The Case for Post Image Capture
Processing
While I would dearly love to have all
the images taken directly off my camera's memory card to be
immediately viewable for public consumption, I find more often than
not, that the images do not initially live up to my expectation.
Recently I came back from a photo shoot and sat down in front of the
computer to view what I had captured. I was sure I had some good
images as I had taken my tripod and bracketed many of my shots. I
had set my camera's white balance for “Cloudy” as it was a
gloomy, cloudy late afternoon (well into the pre-dusk time period).

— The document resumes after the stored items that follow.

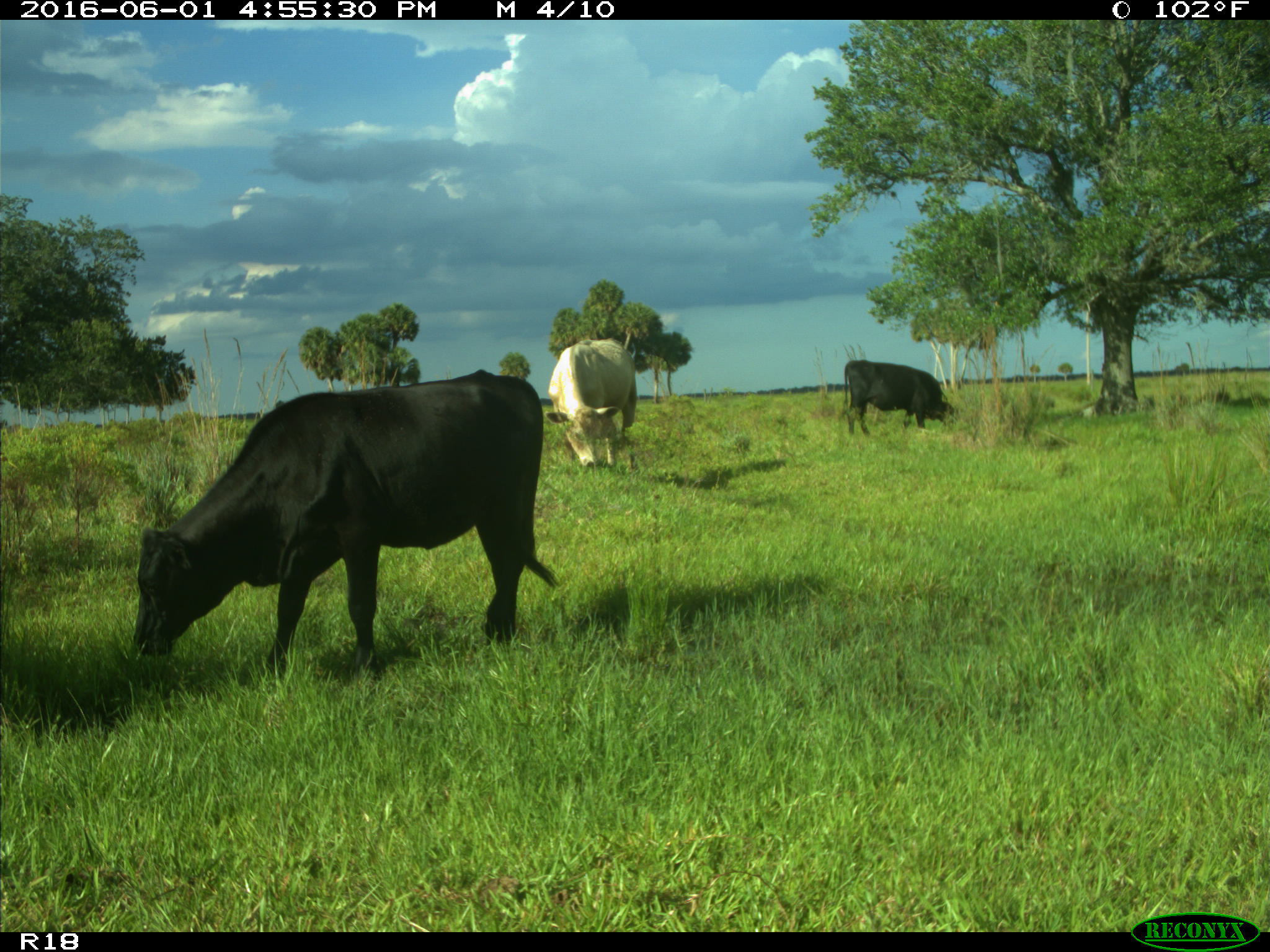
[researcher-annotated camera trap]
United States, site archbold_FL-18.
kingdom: Animalia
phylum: Chordata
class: Mammalia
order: Artiodactyla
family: Bovidae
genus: Bos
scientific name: Bos taurus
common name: domestic cow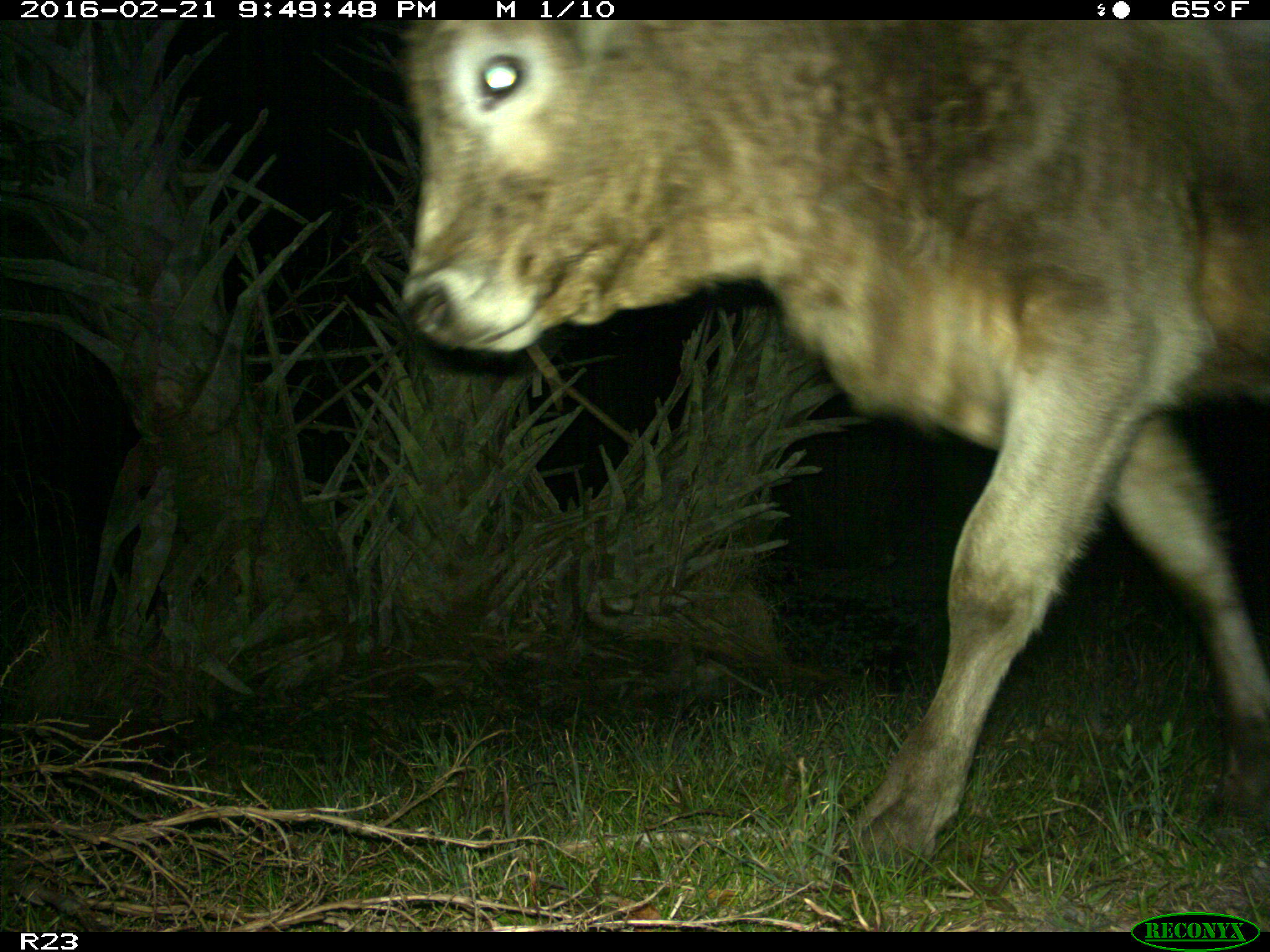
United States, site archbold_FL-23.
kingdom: Animalia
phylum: Chordata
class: Mammalia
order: Artiodactyla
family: Bovidae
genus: Bos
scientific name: Bos taurus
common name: domestic cow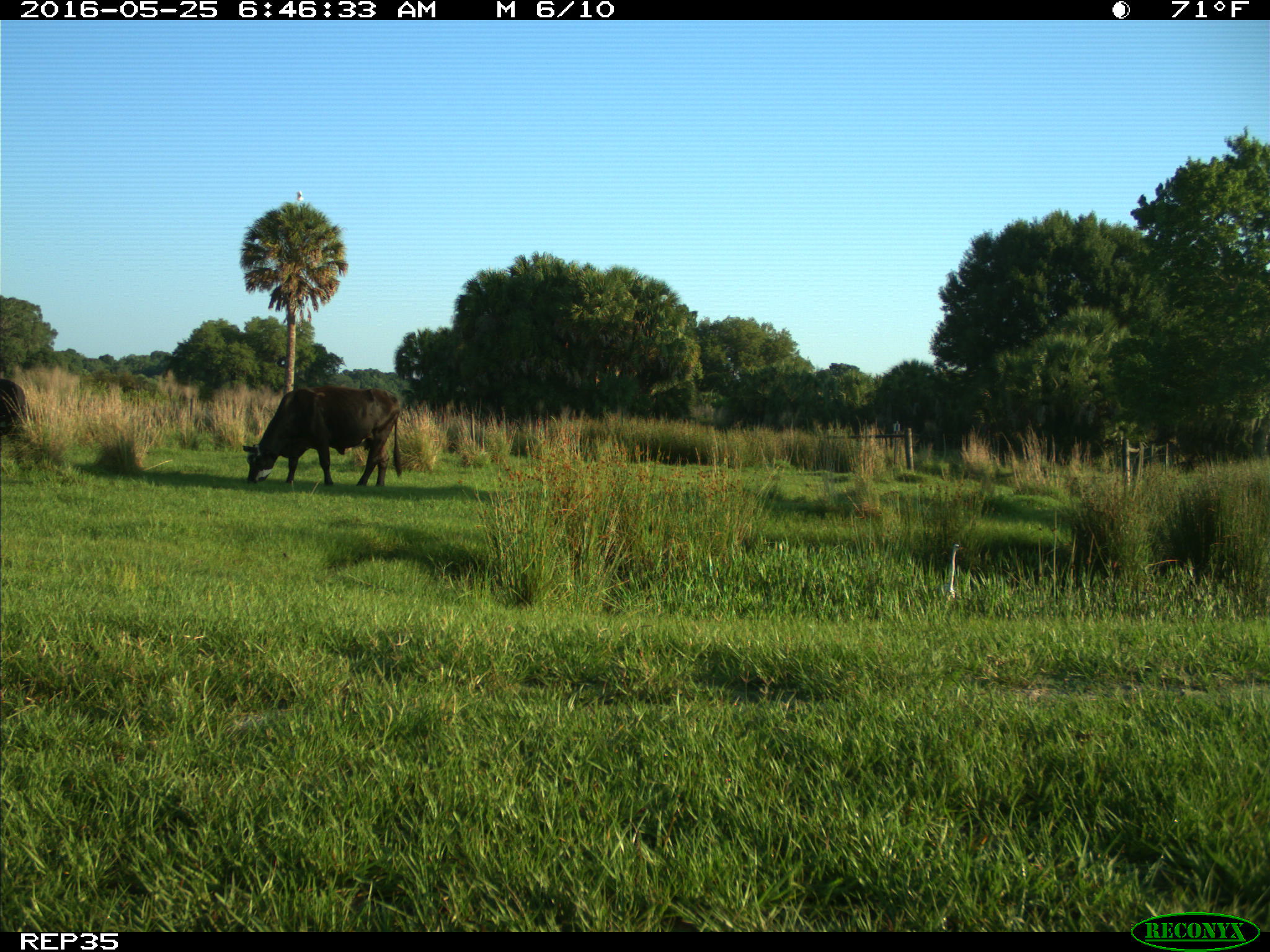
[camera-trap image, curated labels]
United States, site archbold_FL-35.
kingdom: Animalia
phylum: Chordata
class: Mammalia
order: Artiodactyla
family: Bovidae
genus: Bos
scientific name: Bos taurus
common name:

Well, I was quite dissapointed when I saw the result. It seems that our eyes and the human mind have a great capability to compensate for
ambient colour temperature and areas of darkness/shadow in the
subject scene. Not so for the camera – it records things
pretty much as they are and not as you may have perceived the subject
matter. The shot below was taken with my Nikon D5100 on a tripod using a long exposure – 1 sec. f/8.0 at ISO 400. I was saving both raw and jpg files. The shot below
is the jpg that came out of the camera. The raw file was even more
dull and lifeless.
Well, I decided to give the raw image a
little uplift in order to reproduce what I was trying to capture when
I originally took the photo. I used my trusted GIMP image editor along with
its UFRaw plugin for handling raw image files. It didn't take much.
I altered the white balance, utilized the shadow recovery plugin (to
bring out some colour under the eaves), used an unsharp mask to
sharpen the bricks and cropped a small bit from the right hand side
to achieve the symmetry I wanted for the shot. The result is as
follows:
This is precisely the image that I was
trying to originally capture. GIMP to the rescue!